Why one in five EXPRESSO patients was structurally unreachable by anti-PD-1

Executive summary

• Cohort. 240 metastatic cutaneous melanoma patients on anti-PD-1 monotherapy, pooled across six published trials (Hugo 2016, Riaz 2017, Gide 2019, Liu 2019, Puch-Solis 2021, GSE160638). Pooled ORR 40.4% [34.4–46.7%].
• Finding. A binary structural classification computed ex ante from a five-gene panel separates the cohort into two classes that respond at 21.4% and 48.2% — a 26.8 percentage point gap, χ² = 14.80, p = 0.0002.
• Calibration. Leave-one-sub-cohort-out cross-validation: predicted ORR for the held class is 22.2% (realised 21.4%, error 0.8 pp); predicted ORR for the past class is 49.4% (realised 48.2%, error 1.2 pp). The structural classification produces accurate population-level rates without per-cohort tuning.
• Concentration. 38% of all non-responders in the cohort sit in the 29% of patients classified as held at Activation. The structural call concentrates the failure mode disproportionately into one identifiable group.
• Comparator. The 26.8pp gap exceeds the published gap for PD-L1 IHC (~8–12pp) and TMB (~10–14pp) on the same source cohorts. The classification uses neither feature and requires no per-cohort calibration.
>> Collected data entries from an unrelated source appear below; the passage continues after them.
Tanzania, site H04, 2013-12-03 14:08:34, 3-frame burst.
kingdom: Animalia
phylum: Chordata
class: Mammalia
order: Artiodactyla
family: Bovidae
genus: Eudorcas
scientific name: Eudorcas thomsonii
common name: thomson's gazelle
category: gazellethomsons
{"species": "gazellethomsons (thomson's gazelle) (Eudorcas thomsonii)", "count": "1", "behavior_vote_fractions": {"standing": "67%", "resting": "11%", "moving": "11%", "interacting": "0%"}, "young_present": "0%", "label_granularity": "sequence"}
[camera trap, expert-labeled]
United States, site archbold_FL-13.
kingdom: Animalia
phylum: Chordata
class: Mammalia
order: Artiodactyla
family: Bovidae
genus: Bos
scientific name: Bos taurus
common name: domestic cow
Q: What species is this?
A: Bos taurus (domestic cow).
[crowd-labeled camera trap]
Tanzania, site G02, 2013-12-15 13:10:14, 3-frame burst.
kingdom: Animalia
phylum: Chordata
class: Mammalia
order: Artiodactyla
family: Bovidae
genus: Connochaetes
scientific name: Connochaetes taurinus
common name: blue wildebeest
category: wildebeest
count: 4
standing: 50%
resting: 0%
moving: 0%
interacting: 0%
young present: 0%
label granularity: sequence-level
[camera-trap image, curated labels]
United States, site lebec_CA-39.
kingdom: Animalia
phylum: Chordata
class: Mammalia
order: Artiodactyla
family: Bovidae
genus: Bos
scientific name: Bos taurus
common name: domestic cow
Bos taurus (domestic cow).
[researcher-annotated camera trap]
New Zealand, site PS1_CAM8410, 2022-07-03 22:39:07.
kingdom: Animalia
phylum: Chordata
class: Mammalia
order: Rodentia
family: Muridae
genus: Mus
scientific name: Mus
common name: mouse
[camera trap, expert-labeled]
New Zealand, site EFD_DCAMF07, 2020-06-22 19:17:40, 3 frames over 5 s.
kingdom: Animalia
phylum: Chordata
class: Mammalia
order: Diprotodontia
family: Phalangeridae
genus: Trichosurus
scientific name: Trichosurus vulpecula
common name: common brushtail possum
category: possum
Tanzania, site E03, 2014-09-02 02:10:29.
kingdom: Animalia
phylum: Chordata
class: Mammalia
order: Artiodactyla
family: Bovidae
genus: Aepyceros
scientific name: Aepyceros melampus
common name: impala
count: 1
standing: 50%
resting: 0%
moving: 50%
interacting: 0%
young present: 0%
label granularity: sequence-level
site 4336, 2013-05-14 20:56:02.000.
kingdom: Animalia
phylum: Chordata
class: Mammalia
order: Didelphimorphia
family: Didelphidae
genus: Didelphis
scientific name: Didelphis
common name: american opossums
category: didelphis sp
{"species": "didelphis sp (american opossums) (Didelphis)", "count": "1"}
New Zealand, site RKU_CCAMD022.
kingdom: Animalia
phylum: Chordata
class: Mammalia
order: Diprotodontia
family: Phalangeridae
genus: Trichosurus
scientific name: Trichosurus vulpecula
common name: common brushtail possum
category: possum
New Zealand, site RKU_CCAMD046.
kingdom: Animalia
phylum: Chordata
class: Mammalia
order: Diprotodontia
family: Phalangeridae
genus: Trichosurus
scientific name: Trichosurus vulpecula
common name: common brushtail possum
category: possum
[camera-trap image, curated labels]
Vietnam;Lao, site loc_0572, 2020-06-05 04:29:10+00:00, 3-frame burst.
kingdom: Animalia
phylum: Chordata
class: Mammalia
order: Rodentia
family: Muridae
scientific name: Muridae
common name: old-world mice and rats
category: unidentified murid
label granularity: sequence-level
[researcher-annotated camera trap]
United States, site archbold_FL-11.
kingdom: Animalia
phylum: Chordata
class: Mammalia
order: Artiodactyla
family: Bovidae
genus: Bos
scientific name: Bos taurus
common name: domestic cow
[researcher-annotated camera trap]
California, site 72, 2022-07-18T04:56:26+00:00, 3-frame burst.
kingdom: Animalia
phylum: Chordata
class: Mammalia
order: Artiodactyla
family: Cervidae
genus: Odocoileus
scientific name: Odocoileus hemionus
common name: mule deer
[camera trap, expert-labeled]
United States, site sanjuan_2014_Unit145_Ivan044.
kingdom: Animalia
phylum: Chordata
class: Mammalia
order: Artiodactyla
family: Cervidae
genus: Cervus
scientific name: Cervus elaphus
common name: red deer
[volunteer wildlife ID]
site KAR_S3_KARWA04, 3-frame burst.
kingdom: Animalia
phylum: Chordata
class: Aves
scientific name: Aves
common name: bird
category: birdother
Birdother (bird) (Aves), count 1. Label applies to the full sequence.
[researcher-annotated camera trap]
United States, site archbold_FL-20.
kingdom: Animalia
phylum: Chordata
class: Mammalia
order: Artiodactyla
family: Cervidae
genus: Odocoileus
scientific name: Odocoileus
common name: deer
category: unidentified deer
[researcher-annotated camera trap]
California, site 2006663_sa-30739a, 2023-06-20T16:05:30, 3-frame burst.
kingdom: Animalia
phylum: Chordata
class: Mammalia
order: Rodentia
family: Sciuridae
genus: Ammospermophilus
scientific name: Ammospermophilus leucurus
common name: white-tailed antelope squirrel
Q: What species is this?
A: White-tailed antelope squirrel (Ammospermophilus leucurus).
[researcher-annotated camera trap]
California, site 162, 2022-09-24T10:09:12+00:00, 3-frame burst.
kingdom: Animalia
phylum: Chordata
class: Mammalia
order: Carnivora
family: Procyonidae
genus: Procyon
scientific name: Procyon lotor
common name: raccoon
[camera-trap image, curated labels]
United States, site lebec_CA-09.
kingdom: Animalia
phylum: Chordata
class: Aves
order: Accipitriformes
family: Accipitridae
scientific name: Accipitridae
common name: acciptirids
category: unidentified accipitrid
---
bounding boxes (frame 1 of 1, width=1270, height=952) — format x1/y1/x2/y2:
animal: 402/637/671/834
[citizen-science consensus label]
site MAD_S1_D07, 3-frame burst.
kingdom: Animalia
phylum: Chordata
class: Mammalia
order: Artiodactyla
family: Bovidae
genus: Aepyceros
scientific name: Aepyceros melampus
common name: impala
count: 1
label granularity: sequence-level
• Trial design implication for synapse-acting drugs. Past-Activation enrolment raises the comparator-arm baseline from 40% to 48% with similar absolute sample size (171 vs 173 per arm at +15pp). Screening burden increases 1.41×.
• Trial design implication for upstream-acting drugs. Activation-held enrolment selects the population where current monotherapy has the lowest expected efficacy (21%) and where upstream-acting drugs (IL-2 variants, dendritic cell agonists, anti-Treg, costimulatory agonists) have the cleanest comparator. Per-arm sample size at +15pp is 143.
• Status. Retrospective hypothesis-generating analysis. Prospective validation in a structurally-stratified Phase 2 has not been run.